DAVE & BUSTER’S ENTERTAINMENT, INC.
NOTES TO CONSOLIDATED FINANCIAL STATEMENTS
(in millions, except per share amounts)
Note 12: Subsequent Events
Supreme Court Ruling on Tariffs
On February 20, 2026, the United States Supreme Court issued a ruling striking down certain tariffs previously imposed under the International Emergency Economic Powers Act (“IEEPA”). The ultimate availability, timing, and amount of any potential refunds of such tariffs remain highly uncertain and are subject to further legal, regulatory, and administrative developments.

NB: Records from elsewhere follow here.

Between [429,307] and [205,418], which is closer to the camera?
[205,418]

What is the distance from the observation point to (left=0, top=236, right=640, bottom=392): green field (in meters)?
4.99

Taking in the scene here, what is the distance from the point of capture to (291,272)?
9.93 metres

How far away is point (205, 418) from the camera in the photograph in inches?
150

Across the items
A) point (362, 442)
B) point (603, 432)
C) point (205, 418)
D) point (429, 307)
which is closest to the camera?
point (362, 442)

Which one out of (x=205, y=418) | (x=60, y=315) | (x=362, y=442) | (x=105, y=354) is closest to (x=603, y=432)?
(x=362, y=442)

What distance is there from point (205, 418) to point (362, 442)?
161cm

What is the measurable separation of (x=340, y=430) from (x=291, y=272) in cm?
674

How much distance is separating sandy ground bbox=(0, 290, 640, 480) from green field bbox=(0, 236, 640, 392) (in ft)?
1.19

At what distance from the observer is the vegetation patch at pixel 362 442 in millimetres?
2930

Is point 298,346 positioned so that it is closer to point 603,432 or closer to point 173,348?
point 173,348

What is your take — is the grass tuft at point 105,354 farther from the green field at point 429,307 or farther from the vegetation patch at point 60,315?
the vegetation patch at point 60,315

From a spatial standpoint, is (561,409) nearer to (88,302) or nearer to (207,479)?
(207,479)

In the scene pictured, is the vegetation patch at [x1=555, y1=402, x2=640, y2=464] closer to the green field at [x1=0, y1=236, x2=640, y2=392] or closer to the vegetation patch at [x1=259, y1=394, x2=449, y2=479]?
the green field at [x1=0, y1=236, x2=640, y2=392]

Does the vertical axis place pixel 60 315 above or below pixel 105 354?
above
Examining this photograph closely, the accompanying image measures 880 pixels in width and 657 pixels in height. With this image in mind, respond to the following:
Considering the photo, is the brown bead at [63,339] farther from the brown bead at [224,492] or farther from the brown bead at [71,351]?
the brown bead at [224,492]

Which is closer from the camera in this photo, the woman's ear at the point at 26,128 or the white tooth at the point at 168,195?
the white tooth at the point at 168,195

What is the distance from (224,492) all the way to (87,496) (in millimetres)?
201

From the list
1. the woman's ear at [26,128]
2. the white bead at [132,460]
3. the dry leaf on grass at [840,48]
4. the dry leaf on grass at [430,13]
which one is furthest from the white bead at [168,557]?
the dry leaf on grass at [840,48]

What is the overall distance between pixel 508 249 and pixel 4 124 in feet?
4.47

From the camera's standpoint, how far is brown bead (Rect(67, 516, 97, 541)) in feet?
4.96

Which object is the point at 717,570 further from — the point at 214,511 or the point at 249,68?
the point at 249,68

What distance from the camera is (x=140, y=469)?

Following the Supreme Court’s decision, the U.S. presidential administration announced its intention to invoke other laws to collect tariffs and announced new tariffs on imports from all countries, in addition to any existing non-IEEPA tariffs. There remains substantial uncertainty regarding the duration of existing and newly announced tariffs, potential changes or pauses to such tariffs, tariff levels, and whether further additional tariffs or other retaliatory actions may be imposed, modified, or suspended, and the impacts of such actions on our business. We continue to monitor and evaluate these developments and assess their potential impact on our business, financial condition, and results of operations.